Completion of the project would help to fulfill a major goal of the council to “ensure a well-functioning, updated geothermal heating utility that is financially solvent and a source of community pride,” the document states. 

“We asked for enough funding to replace some of the aging equipment in the [geothermal utility] building,” Johnson said. 

He added that, with town’s match, “we would have enough to replace the heat exchanger and the pumps that are continually being rebuilt year after year and then some of the instrumentation.” 

He explained that he was coming before the council to ask for acceptance of “this grant from the state energy office with the matching funds.” 

He explained that, “unfortunately,” the town would need to take the match funding out of the town’s general fund, because the town’s geothermal fund “currently does not have that balance to cover it in its reserves.” 

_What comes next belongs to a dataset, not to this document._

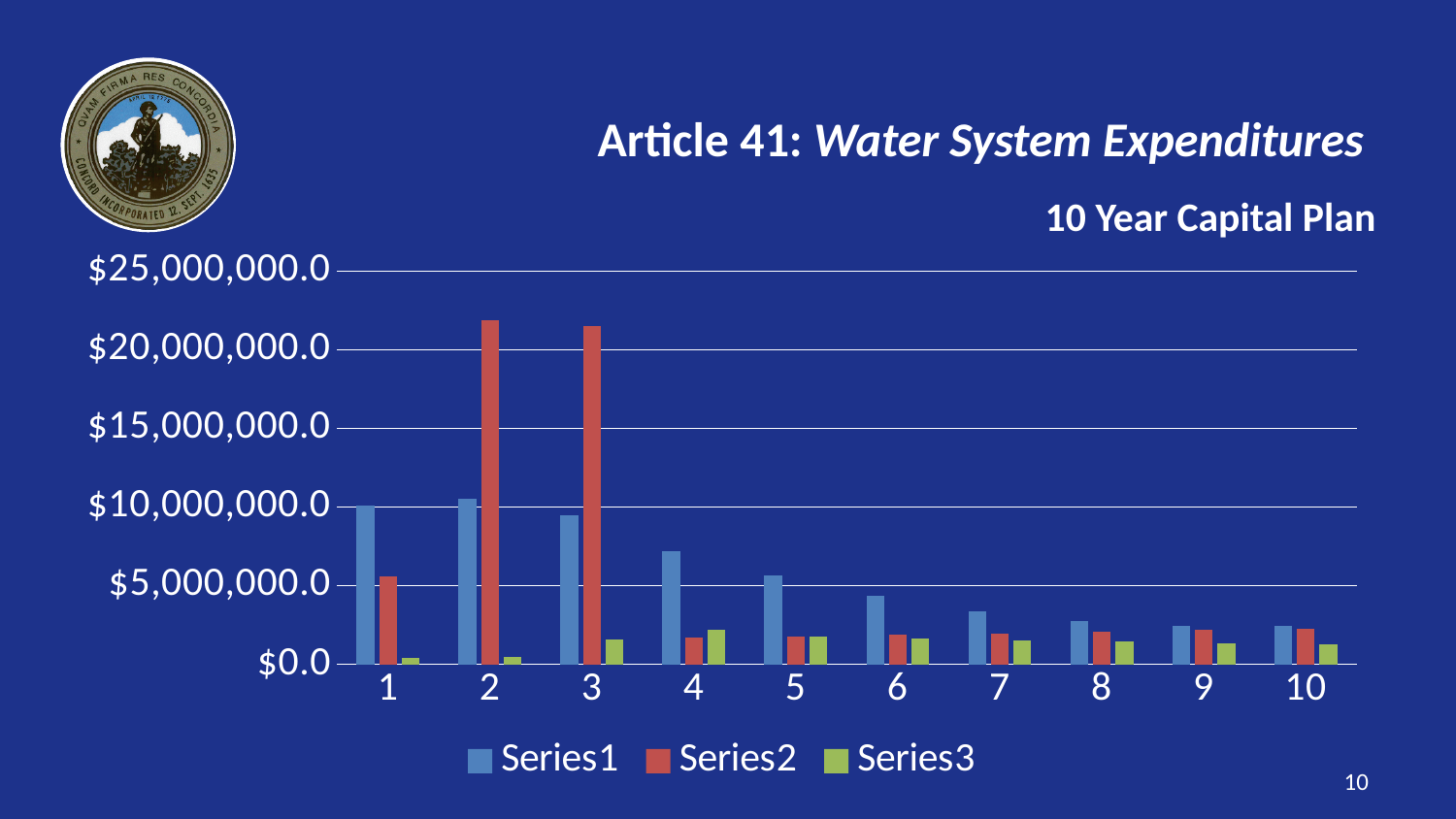
For category 2, which series has the larger value, Series1 or Series2? Series2 How many series does the legend list? 3 Is the Series2 value for category 2 greater or less than $20,000,000.0? greater What is the subtitle shown above the chart? 10 Year Capital Plan What kind of chart is shown on the slide? Bar chart Do the Series1 values generally rise or fall from category 1 to category 10? Fall Which category has the highest Series3 value? 4 Is the Series3 value for category 4 greater or less than $5,000,000.0? less For category 1, which series has the larger value, Series1 or Series2? Series1 How many categories are shown along the x axis? 10 Is the Series1 value for category 6 greater or less than $5,000,000.0? less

Council member Gary Williams commented that the grant “offered a tremendous opportunity for education” and to advertise the town “for being environmentally sensitive and using the natural resources in a way that’s beneficial to everyone.”

Williams suggested the idea of the town turning the geothermal building into an education center “with windows and arrows and pictures of how it actually works.”

He asked Johnson if he had “any ideas on how we could do that or how we could move forward with that?”

Johnson noted that, with the funding, the town could look at creating some “windows of opportunity to look in and create that educational piece.” 

He added that it may be easier to get funding from the CEO in the future if the town adds that educational feature to the building. 

Mayor Shari Pierce stated that she would bring this up to the Main Street Advisory Board as a “potential project to make that a little more tourist informational friendly.” 

She asked Johnson if he’d be willing to work with the Main Street program board to see if it has any opportunities for grants that could help with the educational piece. 

He replied, “absolutely,” adding that the building could also be opened up as a “canvas” for the public art program, incorporating it into “part of the educational piece as well.”

He suggested that before adding windows to the building, the interior would need to be cleaned up a little bit. 

When a motion was made to accept the grant, it was seconded and carried unanimously by the council. 

In a May 24 announcement of the $7.7 million in grant awards from Colorado Gov. Jared Polis’s office, it states that “Geothermal Energy will reduce emissions, save money, promote energy independence, and create good-paying job opportunities in Colorado communities.”